Thread: select fails on indexed varchars.

select fails on indexed varchars.

From
Alex Krohn
Date:
Hi,

First off I'm running:

links=# select version() ;
                               version
---------------------------------------------------------------------
 PostgreSQL 7.0.3 on i686-pc-linux-gnu, compiled by gcc egcs-2.91.66
(1 row)

Now, if I have a table with an index, I'm not able to do some selects on
it. To reproduce:

        links=# create table foo ( a char(25) );
        CREATE
        links=# create index foodx on foo (a);
        CREATE
        links=# insert into foo values ('Test/Test');
        INSERT 29689 1
        links=# select * from foo;
                     a
        ---------------------------
         Test/Test
        (1 row)

        links=# select * from foo where a like 'Test/%'
        links-# ;
         a
        ---
        (0 rows)

# Strange result, why 0 rows, the select failed.

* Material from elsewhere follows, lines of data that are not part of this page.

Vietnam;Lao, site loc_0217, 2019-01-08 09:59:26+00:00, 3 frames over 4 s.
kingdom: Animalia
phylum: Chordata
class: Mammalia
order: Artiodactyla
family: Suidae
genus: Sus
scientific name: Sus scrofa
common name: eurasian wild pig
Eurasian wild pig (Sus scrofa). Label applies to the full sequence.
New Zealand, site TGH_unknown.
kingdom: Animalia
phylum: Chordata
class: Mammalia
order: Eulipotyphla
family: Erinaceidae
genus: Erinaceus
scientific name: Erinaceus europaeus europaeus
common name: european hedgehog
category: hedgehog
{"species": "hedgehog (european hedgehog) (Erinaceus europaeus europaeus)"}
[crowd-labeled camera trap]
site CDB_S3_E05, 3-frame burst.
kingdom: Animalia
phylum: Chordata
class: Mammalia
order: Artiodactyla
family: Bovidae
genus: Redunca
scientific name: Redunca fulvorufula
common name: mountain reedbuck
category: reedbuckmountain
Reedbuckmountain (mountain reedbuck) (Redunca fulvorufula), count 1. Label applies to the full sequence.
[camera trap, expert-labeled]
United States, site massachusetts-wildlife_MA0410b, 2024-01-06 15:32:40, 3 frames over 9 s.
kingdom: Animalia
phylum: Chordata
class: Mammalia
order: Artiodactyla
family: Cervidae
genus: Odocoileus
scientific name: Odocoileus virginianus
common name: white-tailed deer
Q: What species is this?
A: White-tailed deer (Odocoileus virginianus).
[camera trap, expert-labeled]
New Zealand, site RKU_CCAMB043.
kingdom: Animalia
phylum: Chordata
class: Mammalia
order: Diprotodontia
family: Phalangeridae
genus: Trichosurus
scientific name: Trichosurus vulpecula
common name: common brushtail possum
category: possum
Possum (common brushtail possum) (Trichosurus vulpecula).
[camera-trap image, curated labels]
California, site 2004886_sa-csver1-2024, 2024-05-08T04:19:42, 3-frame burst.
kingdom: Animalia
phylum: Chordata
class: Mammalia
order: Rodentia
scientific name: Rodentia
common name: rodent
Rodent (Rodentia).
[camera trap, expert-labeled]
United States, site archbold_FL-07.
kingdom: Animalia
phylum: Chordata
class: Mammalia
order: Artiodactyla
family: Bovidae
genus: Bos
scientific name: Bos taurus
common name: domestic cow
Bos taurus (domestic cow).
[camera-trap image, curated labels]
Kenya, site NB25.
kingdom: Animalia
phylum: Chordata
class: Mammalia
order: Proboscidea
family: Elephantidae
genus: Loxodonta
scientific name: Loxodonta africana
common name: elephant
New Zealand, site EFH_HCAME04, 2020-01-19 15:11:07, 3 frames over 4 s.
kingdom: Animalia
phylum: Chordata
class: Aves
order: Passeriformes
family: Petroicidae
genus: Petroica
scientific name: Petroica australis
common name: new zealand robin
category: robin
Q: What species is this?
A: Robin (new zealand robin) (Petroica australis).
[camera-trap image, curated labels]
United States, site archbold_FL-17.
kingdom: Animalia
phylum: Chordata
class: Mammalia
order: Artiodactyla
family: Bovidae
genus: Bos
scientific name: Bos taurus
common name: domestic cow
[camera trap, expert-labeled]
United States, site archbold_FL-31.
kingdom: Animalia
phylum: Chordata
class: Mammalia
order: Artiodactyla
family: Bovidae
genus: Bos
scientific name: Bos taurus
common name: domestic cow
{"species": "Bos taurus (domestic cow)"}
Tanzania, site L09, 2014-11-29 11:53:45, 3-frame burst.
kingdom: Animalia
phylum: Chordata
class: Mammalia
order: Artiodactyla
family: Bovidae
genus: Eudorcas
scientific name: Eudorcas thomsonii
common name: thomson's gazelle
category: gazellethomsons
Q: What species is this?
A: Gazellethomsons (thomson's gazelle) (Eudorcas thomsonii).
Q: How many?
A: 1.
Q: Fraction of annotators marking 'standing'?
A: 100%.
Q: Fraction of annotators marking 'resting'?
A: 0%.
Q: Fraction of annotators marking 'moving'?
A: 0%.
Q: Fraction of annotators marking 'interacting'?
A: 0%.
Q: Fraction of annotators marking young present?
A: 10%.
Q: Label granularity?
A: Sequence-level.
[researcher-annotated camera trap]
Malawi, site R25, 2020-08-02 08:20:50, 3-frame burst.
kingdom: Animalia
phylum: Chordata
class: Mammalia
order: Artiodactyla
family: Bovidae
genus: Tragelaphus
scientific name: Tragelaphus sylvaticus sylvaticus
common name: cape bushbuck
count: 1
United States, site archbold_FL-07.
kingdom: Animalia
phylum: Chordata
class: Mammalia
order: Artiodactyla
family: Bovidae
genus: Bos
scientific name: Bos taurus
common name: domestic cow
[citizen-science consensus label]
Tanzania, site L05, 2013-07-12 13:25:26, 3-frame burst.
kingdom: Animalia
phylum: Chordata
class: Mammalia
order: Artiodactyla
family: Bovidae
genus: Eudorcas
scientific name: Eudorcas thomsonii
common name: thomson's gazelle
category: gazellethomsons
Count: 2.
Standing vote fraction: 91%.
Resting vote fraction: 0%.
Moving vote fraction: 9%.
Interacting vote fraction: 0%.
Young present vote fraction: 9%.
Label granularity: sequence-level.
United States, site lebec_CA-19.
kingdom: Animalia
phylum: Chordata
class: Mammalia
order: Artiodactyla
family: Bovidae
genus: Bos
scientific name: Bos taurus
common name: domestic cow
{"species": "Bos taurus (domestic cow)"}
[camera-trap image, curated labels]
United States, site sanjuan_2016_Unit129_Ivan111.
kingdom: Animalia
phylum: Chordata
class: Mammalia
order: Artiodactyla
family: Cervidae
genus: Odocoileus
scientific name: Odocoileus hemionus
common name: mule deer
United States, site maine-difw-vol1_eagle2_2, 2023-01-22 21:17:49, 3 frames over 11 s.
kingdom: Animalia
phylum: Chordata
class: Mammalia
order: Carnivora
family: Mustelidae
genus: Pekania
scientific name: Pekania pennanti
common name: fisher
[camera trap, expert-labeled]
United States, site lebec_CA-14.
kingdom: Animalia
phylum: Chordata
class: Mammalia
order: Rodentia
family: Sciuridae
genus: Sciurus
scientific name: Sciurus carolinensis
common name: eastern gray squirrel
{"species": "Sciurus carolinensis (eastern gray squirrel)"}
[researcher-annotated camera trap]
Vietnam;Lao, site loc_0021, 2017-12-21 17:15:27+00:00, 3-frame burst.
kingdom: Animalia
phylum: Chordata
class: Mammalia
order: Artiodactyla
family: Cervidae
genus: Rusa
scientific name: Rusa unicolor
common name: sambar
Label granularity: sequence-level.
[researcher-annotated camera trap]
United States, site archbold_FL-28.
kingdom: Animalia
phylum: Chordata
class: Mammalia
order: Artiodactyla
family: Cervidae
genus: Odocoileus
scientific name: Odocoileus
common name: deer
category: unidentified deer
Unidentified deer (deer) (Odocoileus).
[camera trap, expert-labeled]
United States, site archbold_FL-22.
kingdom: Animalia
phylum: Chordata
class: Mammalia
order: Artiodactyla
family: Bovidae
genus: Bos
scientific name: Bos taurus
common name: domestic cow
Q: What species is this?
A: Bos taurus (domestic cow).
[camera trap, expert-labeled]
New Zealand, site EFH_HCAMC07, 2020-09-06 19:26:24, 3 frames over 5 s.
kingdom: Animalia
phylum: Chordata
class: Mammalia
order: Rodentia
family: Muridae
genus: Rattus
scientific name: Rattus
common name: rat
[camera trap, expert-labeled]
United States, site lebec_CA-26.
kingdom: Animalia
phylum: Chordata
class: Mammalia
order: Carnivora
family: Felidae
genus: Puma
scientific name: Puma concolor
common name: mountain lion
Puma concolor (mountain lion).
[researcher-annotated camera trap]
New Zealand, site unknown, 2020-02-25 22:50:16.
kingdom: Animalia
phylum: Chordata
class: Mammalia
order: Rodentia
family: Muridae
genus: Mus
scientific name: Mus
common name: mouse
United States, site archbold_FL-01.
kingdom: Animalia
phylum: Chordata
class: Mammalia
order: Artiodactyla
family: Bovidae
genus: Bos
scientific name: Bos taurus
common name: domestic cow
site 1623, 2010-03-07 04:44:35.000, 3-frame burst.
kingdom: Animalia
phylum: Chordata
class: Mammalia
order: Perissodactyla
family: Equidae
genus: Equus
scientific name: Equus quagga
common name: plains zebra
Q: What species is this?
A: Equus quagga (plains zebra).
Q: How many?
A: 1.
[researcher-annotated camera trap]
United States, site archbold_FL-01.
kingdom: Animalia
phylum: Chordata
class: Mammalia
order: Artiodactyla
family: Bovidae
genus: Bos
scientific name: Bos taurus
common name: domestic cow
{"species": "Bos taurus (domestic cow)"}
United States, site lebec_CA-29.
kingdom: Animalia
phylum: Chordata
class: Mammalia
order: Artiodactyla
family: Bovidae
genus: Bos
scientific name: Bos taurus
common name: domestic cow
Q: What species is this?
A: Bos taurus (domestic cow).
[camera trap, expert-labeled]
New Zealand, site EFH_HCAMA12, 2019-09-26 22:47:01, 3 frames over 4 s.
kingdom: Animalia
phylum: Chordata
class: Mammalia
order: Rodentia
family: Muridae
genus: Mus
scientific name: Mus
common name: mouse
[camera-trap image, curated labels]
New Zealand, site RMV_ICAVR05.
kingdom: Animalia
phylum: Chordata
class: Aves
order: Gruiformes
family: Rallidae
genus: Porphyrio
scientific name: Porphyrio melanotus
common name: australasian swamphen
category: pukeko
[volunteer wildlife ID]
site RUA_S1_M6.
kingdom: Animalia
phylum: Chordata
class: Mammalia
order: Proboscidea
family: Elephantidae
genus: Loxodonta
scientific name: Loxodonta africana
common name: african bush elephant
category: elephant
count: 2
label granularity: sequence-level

        links=# select * from foo where a like 'Test%';
                     a
        ---------------------------
         Test/Test
        (1 row)

# This one's fine.

        links=# select * from foo where a like 'Test/T%';
                     a
        ---------------------------
         Test/Test
        (1 row)

# And so is this one.

It seems the /% causes a problem. If I drop the index, the selects work
fine. Is this a bug, am I missing something? If you need any other
system info, please let me know. I did an RPM install on a pretty plain
Redhat 6.2 system.

Please reply to alex@gossamer-threads.com with any ideas.

Thanks!

Alex

--------------------  Gossamer Threads Inc.  ----------------------
Alex Krohn                        Email: alex@gossamer-threads.com
Internet Consultant               Phone: (604) 687-5804
http://www.gossamer-threads.com   Fax  : (604) 687-5806

Re: select fails on indexed varchars.

From
Tom Lane
Date:
Alex Krohn <alex@gossamer-threads.com> writes:
>         links=# select * from foo where a like 'Test/%'
>         links-# ;
>          a
>         ---
>         (0 rows)

This looks like an artifact of the known problems with LIKE index
optimization in non-ASCII locales.  What locale are you running the
postmaster in?

            regards, tom lane

Re: select fails on indexed varchars.

From
Tom Lane
Date:
Alex Krohn <alex@gossamer-threads.com> writes:
> [postgres@penguin pgsql]$ locale
> LANG=en_US
> LC_CTYPE="en_US"
> LC_NUMERIC="en_US"
> LC_TIME="en_US"
> LC_COLLATE="en_US"
> LC_MONETARY="en_US"
> LC_MESSAGES="en_US"
> LC_ALL=en_US
> [postgres@penguin pgsql]$

> Postmaster is running as user pgsql. Any ideas on workarounds?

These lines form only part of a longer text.